MATERIAL SUPPLIED:
============
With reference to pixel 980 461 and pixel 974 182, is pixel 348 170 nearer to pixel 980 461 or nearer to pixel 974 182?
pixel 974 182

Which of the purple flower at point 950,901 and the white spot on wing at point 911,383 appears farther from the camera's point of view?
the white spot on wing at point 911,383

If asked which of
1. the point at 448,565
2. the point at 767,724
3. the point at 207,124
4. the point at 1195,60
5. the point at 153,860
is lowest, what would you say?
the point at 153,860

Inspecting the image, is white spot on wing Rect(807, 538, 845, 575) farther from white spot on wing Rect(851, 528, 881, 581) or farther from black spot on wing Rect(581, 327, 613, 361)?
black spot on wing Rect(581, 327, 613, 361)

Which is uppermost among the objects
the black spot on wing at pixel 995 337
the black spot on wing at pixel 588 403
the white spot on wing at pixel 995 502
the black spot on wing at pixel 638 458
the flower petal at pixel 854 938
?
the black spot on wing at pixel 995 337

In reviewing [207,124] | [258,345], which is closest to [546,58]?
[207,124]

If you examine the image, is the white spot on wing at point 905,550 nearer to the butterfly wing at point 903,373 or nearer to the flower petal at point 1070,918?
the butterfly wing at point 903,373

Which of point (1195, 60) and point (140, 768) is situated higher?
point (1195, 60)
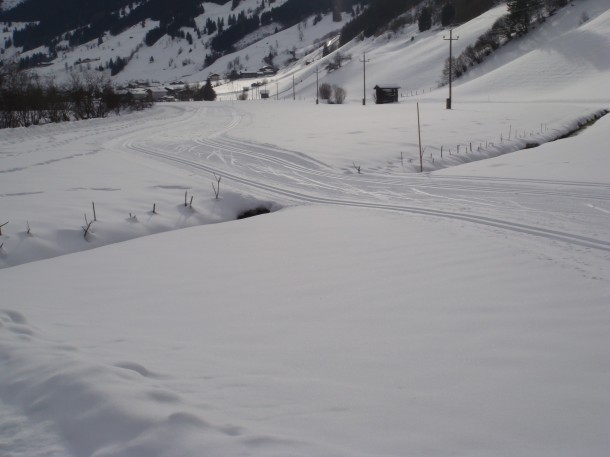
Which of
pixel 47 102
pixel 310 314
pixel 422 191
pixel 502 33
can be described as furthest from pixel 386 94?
pixel 310 314

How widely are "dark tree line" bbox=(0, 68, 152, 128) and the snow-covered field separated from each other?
92.6 feet

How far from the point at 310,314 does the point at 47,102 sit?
153 ft

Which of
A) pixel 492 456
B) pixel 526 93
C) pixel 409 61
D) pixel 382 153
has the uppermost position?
pixel 409 61

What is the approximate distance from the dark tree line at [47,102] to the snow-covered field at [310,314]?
92.6 feet

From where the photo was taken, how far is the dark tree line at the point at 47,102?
128 ft

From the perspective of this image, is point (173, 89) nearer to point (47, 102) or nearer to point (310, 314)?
point (47, 102)

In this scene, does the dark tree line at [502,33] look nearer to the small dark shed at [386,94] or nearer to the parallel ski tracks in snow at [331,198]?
the small dark shed at [386,94]

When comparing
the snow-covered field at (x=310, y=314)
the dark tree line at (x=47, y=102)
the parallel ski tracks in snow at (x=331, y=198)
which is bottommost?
the snow-covered field at (x=310, y=314)

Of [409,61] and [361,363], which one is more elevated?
[409,61]

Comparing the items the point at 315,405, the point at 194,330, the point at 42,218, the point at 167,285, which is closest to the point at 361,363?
the point at 315,405

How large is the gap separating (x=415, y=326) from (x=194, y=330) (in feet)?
8.72

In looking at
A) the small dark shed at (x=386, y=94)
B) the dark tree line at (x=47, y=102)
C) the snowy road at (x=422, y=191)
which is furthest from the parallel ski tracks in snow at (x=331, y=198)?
the small dark shed at (x=386, y=94)

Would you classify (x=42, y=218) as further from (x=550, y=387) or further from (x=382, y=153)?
(x=382, y=153)

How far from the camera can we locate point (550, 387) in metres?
4.15
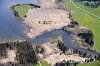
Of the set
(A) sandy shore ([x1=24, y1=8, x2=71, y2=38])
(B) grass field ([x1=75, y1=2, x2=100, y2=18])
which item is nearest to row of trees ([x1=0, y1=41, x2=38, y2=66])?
(A) sandy shore ([x1=24, y1=8, x2=71, y2=38])

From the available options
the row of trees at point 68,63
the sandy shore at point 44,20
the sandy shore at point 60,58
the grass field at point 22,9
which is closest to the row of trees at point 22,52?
the sandy shore at point 60,58

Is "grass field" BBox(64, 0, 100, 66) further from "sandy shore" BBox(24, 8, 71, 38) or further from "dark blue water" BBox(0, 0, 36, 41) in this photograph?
"dark blue water" BBox(0, 0, 36, 41)

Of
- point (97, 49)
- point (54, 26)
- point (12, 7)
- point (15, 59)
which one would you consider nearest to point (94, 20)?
point (54, 26)

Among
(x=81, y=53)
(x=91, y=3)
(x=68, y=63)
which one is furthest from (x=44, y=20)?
(x=68, y=63)

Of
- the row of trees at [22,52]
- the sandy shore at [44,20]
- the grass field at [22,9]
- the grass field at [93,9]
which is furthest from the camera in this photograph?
the grass field at [93,9]

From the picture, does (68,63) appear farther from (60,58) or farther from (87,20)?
(87,20)

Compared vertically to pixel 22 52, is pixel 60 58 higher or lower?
lower

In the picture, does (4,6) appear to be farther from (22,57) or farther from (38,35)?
(22,57)

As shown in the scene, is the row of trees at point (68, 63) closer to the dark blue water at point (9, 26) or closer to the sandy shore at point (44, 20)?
the sandy shore at point (44, 20)
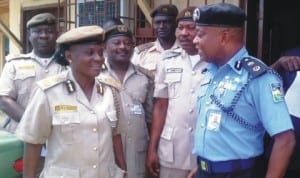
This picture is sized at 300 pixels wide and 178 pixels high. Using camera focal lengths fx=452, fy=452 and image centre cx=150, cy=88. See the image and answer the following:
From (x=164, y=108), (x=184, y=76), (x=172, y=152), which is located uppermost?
(x=184, y=76)

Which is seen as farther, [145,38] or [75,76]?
[145,38]

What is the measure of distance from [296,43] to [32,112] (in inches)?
96.0

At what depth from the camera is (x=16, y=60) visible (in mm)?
3773

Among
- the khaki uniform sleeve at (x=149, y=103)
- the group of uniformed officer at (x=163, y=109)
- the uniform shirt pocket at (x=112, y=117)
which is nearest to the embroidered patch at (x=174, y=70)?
the group of uniformed officer at (x=163, y=109)

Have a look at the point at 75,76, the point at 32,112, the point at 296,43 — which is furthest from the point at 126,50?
the point at 296,43

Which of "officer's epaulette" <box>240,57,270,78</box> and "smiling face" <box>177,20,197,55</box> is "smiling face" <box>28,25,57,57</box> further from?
"officer's epaulette" <box>240,57,270,78</box>

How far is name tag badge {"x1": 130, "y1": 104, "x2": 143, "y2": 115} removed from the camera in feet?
11.1

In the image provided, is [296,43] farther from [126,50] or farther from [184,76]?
[126,50]

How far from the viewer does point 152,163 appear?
3.37 meters

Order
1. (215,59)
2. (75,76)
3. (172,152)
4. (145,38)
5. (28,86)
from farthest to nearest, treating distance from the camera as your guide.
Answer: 1. (145,38)
2. (28,86)
3. (172,152)
4. (75,76)
5. (215,59)

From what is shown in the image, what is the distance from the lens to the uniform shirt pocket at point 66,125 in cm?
255

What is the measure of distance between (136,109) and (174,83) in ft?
1.25

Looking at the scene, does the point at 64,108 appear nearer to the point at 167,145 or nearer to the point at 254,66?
the point at 167,145

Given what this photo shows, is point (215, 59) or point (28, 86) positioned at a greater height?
point (215, 59)
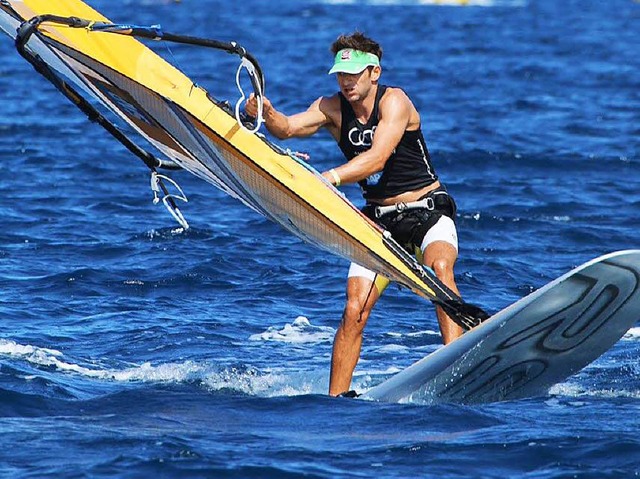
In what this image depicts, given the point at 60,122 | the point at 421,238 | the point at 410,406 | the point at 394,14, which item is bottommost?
the point at 410,406

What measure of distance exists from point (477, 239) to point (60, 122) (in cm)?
992

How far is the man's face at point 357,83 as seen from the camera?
8875 mm

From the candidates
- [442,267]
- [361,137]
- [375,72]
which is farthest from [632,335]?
[375,72]

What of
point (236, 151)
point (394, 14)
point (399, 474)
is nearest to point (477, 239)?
point (236, 151)

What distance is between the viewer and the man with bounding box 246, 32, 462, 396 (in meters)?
8.87

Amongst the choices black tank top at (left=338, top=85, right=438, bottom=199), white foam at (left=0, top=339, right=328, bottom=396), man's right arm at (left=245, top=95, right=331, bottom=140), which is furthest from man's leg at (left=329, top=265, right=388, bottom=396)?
man's right arm at (left=245, top=95, right=331, bottom=140)

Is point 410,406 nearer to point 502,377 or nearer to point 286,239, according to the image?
point 502,377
============
WHAT THE EXERCISE ASKS: Locate the line with "What distance is" in the entries above; extract it and every line after it, verbatim.

FULL OUTPUT:
What distance is between the viewer and the man with bounding box 246, 32, 462, 396 (in meters)?
8.87

Amongst the choices black tank top at (left=338, top=85, right=438, bottom=199), white foam at (left=0, top=339, right=328, bottom=396), man's right arm at (left=245, top=95, right=331, bottom=140), which is furthest from man's leg at (left=329, top=265, right=388, bottom=396)?
man's right arm at (left=245, top=95, right=331, bottom=140)

Is point 410,406 nearer to point 502,377 or nearer to point 286,239, according to the image?
point 502,377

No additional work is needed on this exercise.